- Born: 25 August 1910 Malaclete, North Uist, Harris, Outer Hebrides, Scotland
- Died: 30 November 1995 (aged 85)
- Education: Boroughmuir High School Inverness Royal Academy
- Alma mater: University of Edinburgh
- Occupations: Gaelic scholar, academic, and ordained minister
- Relatives: Angus Matheson (brother)

= William Matheson (scholar) =

Scottish Gaelic scholar and academic

William Matheson (Gaelic: Uilleam MacMhathain, 25 August 1910 - 30 November 1995) was a Scottish Gaelic scholar, academic, and ordained minister of the Church of Scotland.

==Early life==
William Matheson was born on 25 August 1910 in Malaclete, North Uist in the Outer Hebrides, the son of Malcolm Matheson, a missionary in the United Free Church and Mary Murray from Lewis, and was brought up in Sollas there. His brother was Angus Matheson (1912-1962), who became the inaugural Professor of Celtic at the University of Glasgow until his early death.

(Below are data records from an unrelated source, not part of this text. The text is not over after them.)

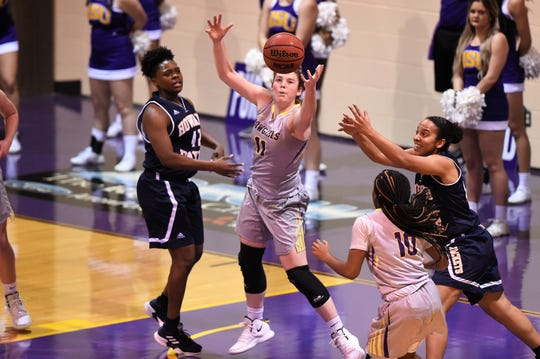 HSU forward Keilee Burke (11) looks in a defensive rebound early in the season against Howard Payne. Burke has pulled down double-digit rebounds eight times this season and averages 10.2 boards per game.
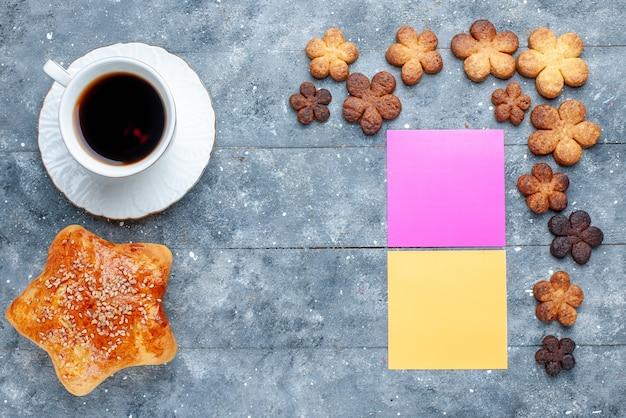 灰色の机の上にクッキーコーヒー、甘い焼き菓子ケーキで形作られたおいしい甘いペストリースターの上面図
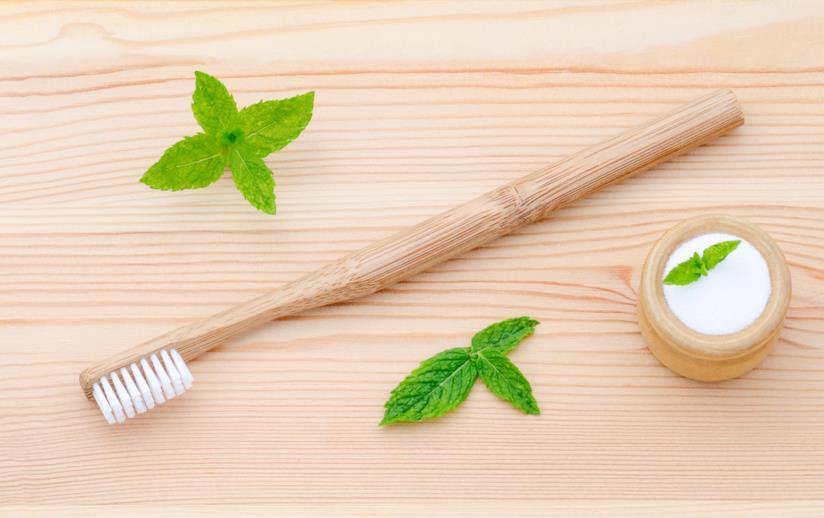 Uno spazzolino di bamboo e un barattolino di dentifricio e menta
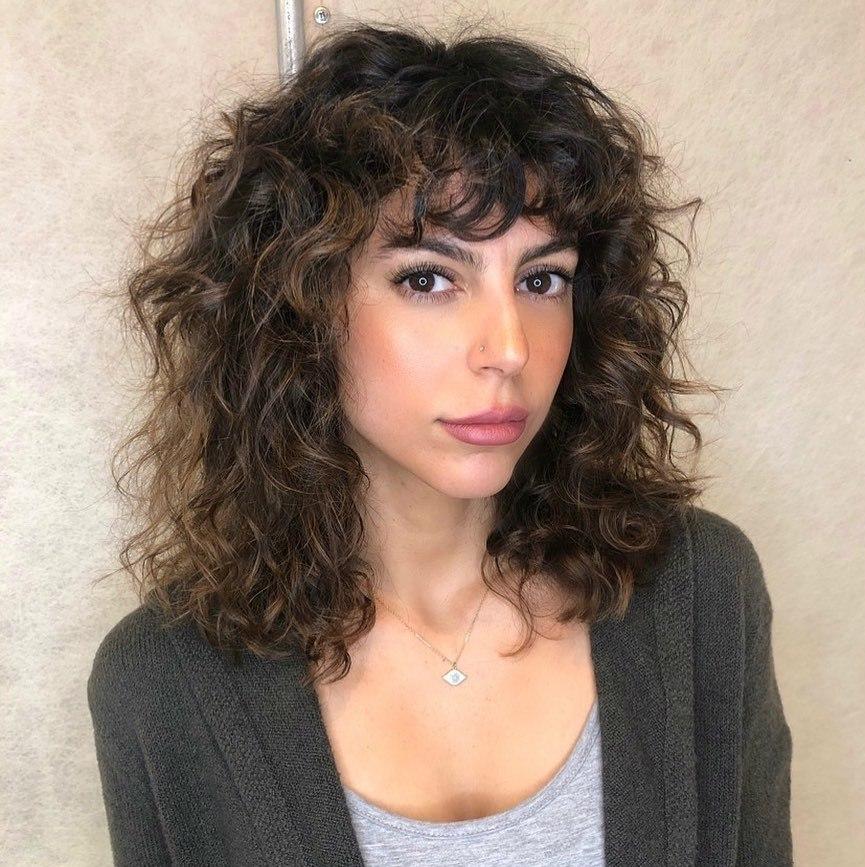 Medium Wavy Hair with Curly Bangs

William was educated at Boroughmuir High School in Edinburgh and transferred to Inverness Royal Academy in 1926, followed by University of Edinburgh from 1929 to 1933, where he took a degree in history.

==Career==
Matheson worked with Professor W J Watson on the Campbell of Islay manuscripts of Gaelic folktales, and started work on his "magnificent" edition of the poems of John MacCodrum.

Matheson studied at New College, and in 1943 became an ordained minister of the Church of Scotland, after which he served as Tobermory's minister from 1945 to 1952.

The University of Edinburgh's Professor of Celtic, Kenneth Hurlstone Jackson asked him to return to his alma mater to run the teaching of Scottish Gaelic there, and he rose in 1972 to Reader in Celtic.

==Later life==
Matheson suffered from Parkinson's disease in his later years, and died in Edinburgh on 30 November 1995.